Maybe I was swayed by some comments my grandmother once made, but I used to think lounging around on the furniture for hours at a time was mainly a 20th-century habit.
[Louis XIV-style chaise lounge via Bonhams]
It's easy to forget that roughly 400 years ago the French were innovating chic pieces designed for reclining. A few years back, I enjoyed
a talk given by the lively French professor and author
Joan DeJean. One of her major areas of interest is Europe's longest reigning king (to date), Louis XIV (1638-1715), and she explained how he positioned France as the international arbiter of all things luxe and high style (the recent Chanel Resort
show at
Versailles is an example of how his power still reverberates).
[Carolina Herrera, Jr.'s estancia photographed by Francois Halard, American Vogue Living,
fall/winter 2008]
In the book I've been reading this week, a review copy of
Fashion beyond Versailles: Consumption and Design in Seventeenth-Century France, Auburn University history professor Donna J. Bohanan explores the same period but she is specifically interested in the shopping habits and tastes of elite French women and men living far from Paris, particularly in the southern province of Dauphiné.

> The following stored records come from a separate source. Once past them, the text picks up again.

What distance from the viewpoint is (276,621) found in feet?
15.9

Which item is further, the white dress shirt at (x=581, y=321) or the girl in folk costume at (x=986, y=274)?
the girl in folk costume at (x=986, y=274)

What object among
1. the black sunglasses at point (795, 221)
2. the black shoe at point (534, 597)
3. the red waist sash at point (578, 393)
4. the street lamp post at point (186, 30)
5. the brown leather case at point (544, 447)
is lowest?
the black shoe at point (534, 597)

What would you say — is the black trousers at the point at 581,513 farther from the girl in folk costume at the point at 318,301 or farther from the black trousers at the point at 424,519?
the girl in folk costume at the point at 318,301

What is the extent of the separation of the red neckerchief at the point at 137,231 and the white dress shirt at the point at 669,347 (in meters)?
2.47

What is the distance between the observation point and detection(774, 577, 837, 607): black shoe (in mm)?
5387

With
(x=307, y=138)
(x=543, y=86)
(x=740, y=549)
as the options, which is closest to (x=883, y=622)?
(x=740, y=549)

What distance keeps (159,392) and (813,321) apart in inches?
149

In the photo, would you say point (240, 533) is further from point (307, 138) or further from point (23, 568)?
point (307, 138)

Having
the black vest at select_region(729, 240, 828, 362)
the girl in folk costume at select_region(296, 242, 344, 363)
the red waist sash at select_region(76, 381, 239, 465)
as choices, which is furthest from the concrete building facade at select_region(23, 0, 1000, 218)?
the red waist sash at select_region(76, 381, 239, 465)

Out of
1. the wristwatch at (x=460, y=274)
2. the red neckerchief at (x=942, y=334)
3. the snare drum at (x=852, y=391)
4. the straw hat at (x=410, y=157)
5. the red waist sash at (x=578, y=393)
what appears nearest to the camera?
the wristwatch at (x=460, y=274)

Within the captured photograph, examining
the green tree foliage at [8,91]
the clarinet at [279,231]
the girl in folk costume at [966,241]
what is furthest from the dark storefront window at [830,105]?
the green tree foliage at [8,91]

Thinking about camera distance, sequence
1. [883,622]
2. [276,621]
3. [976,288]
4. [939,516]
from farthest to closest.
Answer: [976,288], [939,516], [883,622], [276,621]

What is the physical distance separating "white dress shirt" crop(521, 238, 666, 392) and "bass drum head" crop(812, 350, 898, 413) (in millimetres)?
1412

And although Bohanan states up front that her book is intended to be a social history ("a book about what things can tell us about the lives and lifestyles of their owners"), not a history of the decorative arts, she nonetheless describes many objects in detail. Artist Teresa Rodriguez's interpretations of period furnishings are a nice bonus, too.
[Curator Jacqueline Jacque's now highly coveted exhibition catalogue from a recent
Extensive postmortem household inventories, required by law in France during the 17th and 18th centuries, give us a sense of just how busy French upholsterers were (the volume of slipcovers is a little staggering), how many sets of chairs French provencials bought, and what the must-have pieces were (Turkish rugs, paintings, lacquered Asian-inspired cabinets, clocks, impressive beds bedecked with harmonizing textiles, softly-cushioned modern chaise lounges, and pairs, pairs and more pairs). We also learn who could afford to embrace ever-changing color trends -- from rich reds and greens to blues to lighter, brighter shades such as citron, yellow, and pink with green.
[Below, a detail of a fragment of a 17th-century Anatolian rug from the
Turk ve Islam Eserleri Museum in Istanbul, via Hali spring 2007]
More than the direct influence exerted by the Sun King, Bohanan is concerned with the power of fashion, the desire to be in style, and the impact of abundant engravings and magazines such as
Le Mercure. She writes:
"What was fashionable and state of the art in Paris captured the hearts and minds, and soon the purses, of provincial nobles, connoting a closer relationship between center and periphery than historians of grain prices and market integration have maintained -- this because consumption of decorative items has little to do with traditional market forces of supply and demand."
[Garniture -- all the rage in Bohanon's findings. I recently spotted this five-piece set
over at Ceylon et Cie.]
[Dick Dumas's 1980s (or 70s?) four-poster bed made from plumbing pipes and covered with Manuel Canovas fabric, as seen in Pierre Deux's French Country.]
Interior decoration is referenced in some way throughout the entire book; after all, architecture and decoration were (and clearly still are) such powerful ways of expressing one's identity. In subcategories, though, Bohanan delves into: comfort, convenience, and innovation in furniture and lighting; color, regularite, and the French preoccupation with matched sets; luxury; taste and politics; and dining and sociability.
[Ann Mashburn, a self-described Francophile, with husband Sid. The bed hanging is a much more minimal descendant of the elaborate hangings which evolved throughout the 17th and 18th centuries.
The images I've included here may seem incongruous. Why not stick with 17th-century antiques (with period-appropriate upholstery), period-inspired rooms, quintessentially French interiors, or at least more than one house that actually is in France? With the exception of
les indiennes -- the Indian cottons which were very much in vogue centuries ago -- my contemporary choices don't reflect the more opulent textiles and objects Bohanan describes. Inspired by her book, I thought it would be interesting to show how elements and trends favored by the privileged provincials (pairs, lavish use of one fabric) endure today in less likely places far beyond the borders of France and are sometimes even embraced by mix-happy Anglophiles, myself included.